===== Document text

# For anyone who has a Martin's Cage....



## linz_04 (Mar 5, 2007)

I'm saving money to get my 3 girls the R695. I was just curious if anyone knows about how long they take to ship them and get them to you?


----------



## reachthestars (Feb 27, 2007)

It depends on if they're back ordered or not. Mine took a while to get to me, but it could be because I'm in Canada as well. 

If you get a Martin's cage I highly recommend the flip top lid (I didn't and cleaning is so much harder! Also, make sure it's powder coated, galvanised will start to stink very quickly.


----------



## linz_04 (Mar 5, 2007)

Yup, planned on paying extra for the flip top AND powder coated. I've heard lots of people say that they had to throw out the galvanized one after only a few months! What a waste of money when you could have paid a little extra for the other kind! CRAZY. With the flip top and galvanized and shipping I think the total for the R695 for me is like $145 which isn't bad at all considering it's a pretty big size for 3 girls. I'm pretty happy about the cost. Now I just have to keep saving for it!


----------



## reachthestars (Feb 27, 2007)

hehe, it's truly an awesome cage. The only reason I'm not using it now is because I got a sweet deal on a new Ferret Nation, but it's living out in my garage alog with the old grotto I first had. I never get rid of old cages!


----------



## dreadhead (Mar 1, 2007)

I just got my cage from Martin's this morning, it took 2 days... I was very suprised. No bent or damaged pieces, and the box is stuffed with shredded newspaper... free bedding . I just got done putting the R-670 together for my two young girls.


----------



## ameliaflame (Nov 28, 2006)

==========
===== Listed records

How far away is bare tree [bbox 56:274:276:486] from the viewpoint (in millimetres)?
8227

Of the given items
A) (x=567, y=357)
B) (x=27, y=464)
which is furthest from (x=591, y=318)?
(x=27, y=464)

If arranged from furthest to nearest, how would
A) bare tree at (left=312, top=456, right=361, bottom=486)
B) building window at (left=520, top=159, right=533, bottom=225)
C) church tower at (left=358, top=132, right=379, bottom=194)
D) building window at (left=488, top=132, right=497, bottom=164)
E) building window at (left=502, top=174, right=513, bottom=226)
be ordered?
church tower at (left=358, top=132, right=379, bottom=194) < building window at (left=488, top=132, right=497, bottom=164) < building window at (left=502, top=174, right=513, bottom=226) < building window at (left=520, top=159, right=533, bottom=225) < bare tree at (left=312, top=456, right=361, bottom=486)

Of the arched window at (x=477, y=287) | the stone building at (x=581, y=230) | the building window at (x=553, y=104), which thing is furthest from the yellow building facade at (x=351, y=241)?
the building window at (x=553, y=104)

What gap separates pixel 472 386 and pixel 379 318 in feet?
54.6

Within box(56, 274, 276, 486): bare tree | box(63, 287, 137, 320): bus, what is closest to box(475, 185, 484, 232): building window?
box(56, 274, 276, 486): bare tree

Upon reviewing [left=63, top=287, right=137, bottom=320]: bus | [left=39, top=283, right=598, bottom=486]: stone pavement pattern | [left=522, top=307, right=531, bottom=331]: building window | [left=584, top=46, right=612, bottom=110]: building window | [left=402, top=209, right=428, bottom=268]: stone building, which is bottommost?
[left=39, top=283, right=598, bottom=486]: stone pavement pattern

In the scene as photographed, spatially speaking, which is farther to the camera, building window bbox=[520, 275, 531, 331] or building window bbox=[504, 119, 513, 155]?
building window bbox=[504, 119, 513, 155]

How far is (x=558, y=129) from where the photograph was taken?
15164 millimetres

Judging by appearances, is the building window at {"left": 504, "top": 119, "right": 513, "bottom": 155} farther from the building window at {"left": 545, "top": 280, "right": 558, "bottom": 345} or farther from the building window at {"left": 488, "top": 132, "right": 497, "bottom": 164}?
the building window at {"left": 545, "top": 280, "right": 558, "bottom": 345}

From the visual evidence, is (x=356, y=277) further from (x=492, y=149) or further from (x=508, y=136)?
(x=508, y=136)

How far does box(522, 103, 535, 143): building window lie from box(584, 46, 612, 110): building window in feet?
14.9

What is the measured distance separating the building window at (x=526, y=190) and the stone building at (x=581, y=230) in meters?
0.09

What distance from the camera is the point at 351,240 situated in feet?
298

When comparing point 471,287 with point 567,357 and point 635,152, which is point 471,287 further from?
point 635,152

==========

Directives:
1. Please check three statements against the Martin's cage thread above: (a) reachthestars recommends getting the flip top lid, (b) dreadhead's cage arrived with some bent pieces, (c) reachthestars is currently using the Martin's cage. Answer yes or no for each and quote the words that decide it.
2. Pick up the Martin's cage thread above from its final line and carry it on.

The responses:
1.
(a) Yes: "If you get a Martin's cage I highly recommend the flip top lid"
(b) No: "No bent or damaged pieces"
(c) No: "The only reason I'm not using it now is because I got a sweet deal on a new Ferret Nation"

2.
Martin's does make excellent cages at an excellent price, and mine came within 4 or 5 days, but a warning: The larger cages come in pieces with (at least for me) complicated, short instructions. I still have not been able to get mine togethor for fear of putting it togethor wrong and having wasted $150. Plus it requires extra tools to put it togethor which I do not have so it is a huge hastle. If you are handy with things like this though you should love your cage!


----------



## lilspaz68 (Feb 24, 2007)

ameliaflame said:


> Martin's does make excellent cages at an excellent price, and mine came within 4 or 5 days, but a warning: The larger cages come in pieces with (at least for me) complicated, short instructions. I still have not been able to get mine togethor for fear of putting it togethor wrong and having wasted $150. Plus it requires extra tools to put it togethor which I do not have so it is a huge hastle. If you are handy with things like this though you should love your cage!


amelia, for the RUUD, lay out all the pieces, it will make sense if you lay them all out together. I have put together an R-670, and R-660, 4 R-680's, an R-695 and the RUUD. Go slow, lay it all out so you understand how it works and if you can get someone to help you, thats even better


----------



## twitch (Jan 4, 2007)

amelia: i heard that zip ties work just as well as the metal clasps thingys for holding the cage together and that its easier to assemble this way, as well as disassemble if needed later. that might fix the problem with the missing tools.


----------



## JennieLove (Jan 2, 2007)

Zip Ties are freakin awsome! LMAO I use them to make my cages and they work great, cheap, and easy.


----------



## reachthestars (Feb 27, 2007)

Yes, zip ties are amazing! I put mine together with c-rings and will never make that mistake again.


----------



## cocorat316 (Aug 9, 2007)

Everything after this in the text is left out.